O partido da paz ucraniano foi declarado traidor e o partido da guerra tomou o poder. O conflito seguiu em frente e se tornou internacional.
Parece ainda haver uma política europeia, mas ela está apoiando Zelensky em massa, arrastando a Europa para a guerra e sua própria crise econômica. Agora não é mais a Europa que ensina política à Ucrânia, mas a Ucrânia que ensina à Europa como provocar o declínio econômico e a pobreza através de uma política de ódio e intransigência. Se a Europa continuar esta política, ela será arrastada para uma guerra, possivelmente uma guerra nuclear.
Voltando ao ponto de partida, a Guerra Fria terminou com uma decisão política de construir um novo mundo, sem guerras. É bem visível que tal mundo não foi construído, que a política mundial atual está de volta ao ponto em que começou o desanuviamento. Agora restam somente duas opções: deslizar para uma guerra mundial e um conflito nuclear ou iniciar novamente o processo de desanuviamento, para o qual os interesses de todos os lados devem ser levados em conta.
Mas para fazer isso, é preciso reconhecer politicamente que a Rússia tem interesses que devem ser levados em conta na construção de um novo desanuviamento, e o mais importante será jogar limpo, não enganar ninguém, não lançar um nevoeiro e não tentar lucrar com o sangue de outras pessoas. Mas, se o sistema político global é incapaz de decência elementar, está cego pela arrogância e por seus próprios interesses mercantis, então tempos ainda mais difíceis nos esperam.
O conflito ucraniano ou crescerá ainda mais, se espalhando para a Europa e outros países, ou será circunscrito e resolvido. Mas como ele pode ser resolvido se a Ucrânia é dominada pelo partido da guerra, que fomenta uma histeria de guerra que já se espalhou além das fronteiras do país, enquanto o Ocidente, por alguma razão, teima em chamá-la de democracia?
Este partido da guerra declara sem fim que não precisa de paz e precisa de mais armas e dinheiro para a guerra. Essas pessoas construíram suas políticas e negócios sobre a guerra e aumentaram drasticamente suas classificações internacionais. Eles são recebidos com aplausos na Europa e nos EUA, não podem receber perguntas incômodas, e sua sinceridade e veracidade não podem ser questionadas. O partido da guerra ucraniano vai de triunfo em triunfo, ao mesmo tempo que não há avanços militares.

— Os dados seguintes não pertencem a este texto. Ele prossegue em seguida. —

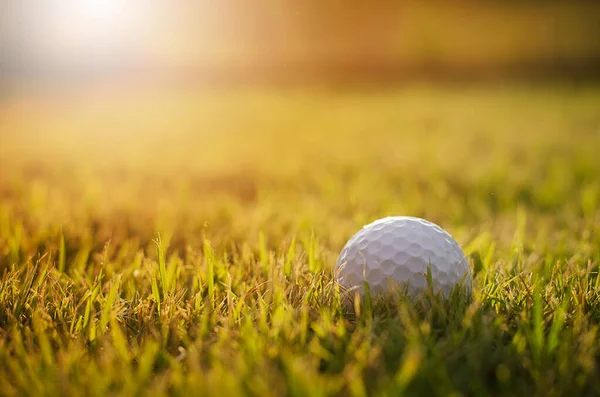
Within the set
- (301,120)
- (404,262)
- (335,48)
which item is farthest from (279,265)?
(335,48)

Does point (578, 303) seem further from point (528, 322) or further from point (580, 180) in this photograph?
point (580, 180)

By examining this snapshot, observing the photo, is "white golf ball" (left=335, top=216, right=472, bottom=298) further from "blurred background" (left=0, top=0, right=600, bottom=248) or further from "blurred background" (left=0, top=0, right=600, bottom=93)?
"blurred background" (left=0, top=0, right=600, bottom=93)

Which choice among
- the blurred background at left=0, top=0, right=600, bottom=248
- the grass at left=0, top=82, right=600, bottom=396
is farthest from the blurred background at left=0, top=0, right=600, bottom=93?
the grass at left=0, top=82, right=600, bottom=396

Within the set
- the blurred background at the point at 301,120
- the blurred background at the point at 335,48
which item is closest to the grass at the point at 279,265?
the blurred background at the point at 301,120

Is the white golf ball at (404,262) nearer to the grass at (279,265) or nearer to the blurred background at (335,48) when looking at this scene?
the grass at (279,265)

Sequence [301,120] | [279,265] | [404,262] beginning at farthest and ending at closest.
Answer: [301,120] < [279,265] < [404,262]

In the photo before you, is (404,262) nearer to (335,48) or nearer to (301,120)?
(301,120)
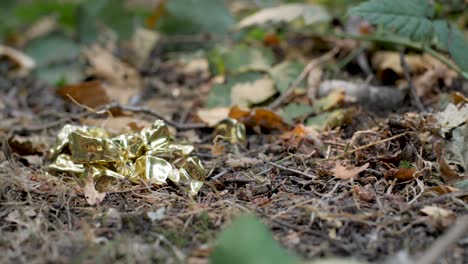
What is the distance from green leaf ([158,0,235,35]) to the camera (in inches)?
120

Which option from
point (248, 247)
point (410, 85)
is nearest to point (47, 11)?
point (410, 85)

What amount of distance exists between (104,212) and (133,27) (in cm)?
192

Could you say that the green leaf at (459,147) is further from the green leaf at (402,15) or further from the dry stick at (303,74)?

Enquanto isso, o partido da paz ucraniano não é favorecido nem na Europa nem nos Estados Unidos, o que mostra eloquentemente que a maioria dos políticos americanos e europeus não quer a paz para a Ucrânia.
Mas isso não significa que os ucranianos não queiram a paz, e que o triunfo militar de Zelensky seja mais importante para eles do que suas próprias vidas e lares destruídos. Significa simplesmente que aqueles que defendiam a paz foram caluniados, intimidados e reprimidos a mando do Ocidente. O partido da paz ucraniano simplesmente não se encaixou na democracia ocidental.
Isso suscita uma pergunta: se o partido da paz e do diálogo civil não se encaixa em nenhuma democracia, isso será democracia? Talvez os ucranianos, para salvar seu país, precisem começar a construir sua própria democracia e abrir seu próprio diálogo civil sem patrocinadores ocidentais, cujo resultado é prejudicial e destrutivo. Se o Ocidente não quer ouvir o ponto de vista da outra Ucrânia, isso é assunto dele, mas para a Ucrânia tal ponto de vista é importante e necessário, caso contrário este pesadelo nunca terminará.
Por isso, é necessário criar um movimento político daqueles que não se renderam, que não renunciaram a suas convicções sob risco de morte e prisão, que não querem que seu país se torne um lugar de brigas geopolíticas. O mundo precisa ouvir essas pessoas, por mais que o Ocidente exija ter o monopólio da verdade. A situação ucraniana é catastroficamente difícil e perigosa, mas não tem nada a ver com o que Zelensky diz todos os dias.
O artigo foi originalmente publicado no jornal russo Izvestia.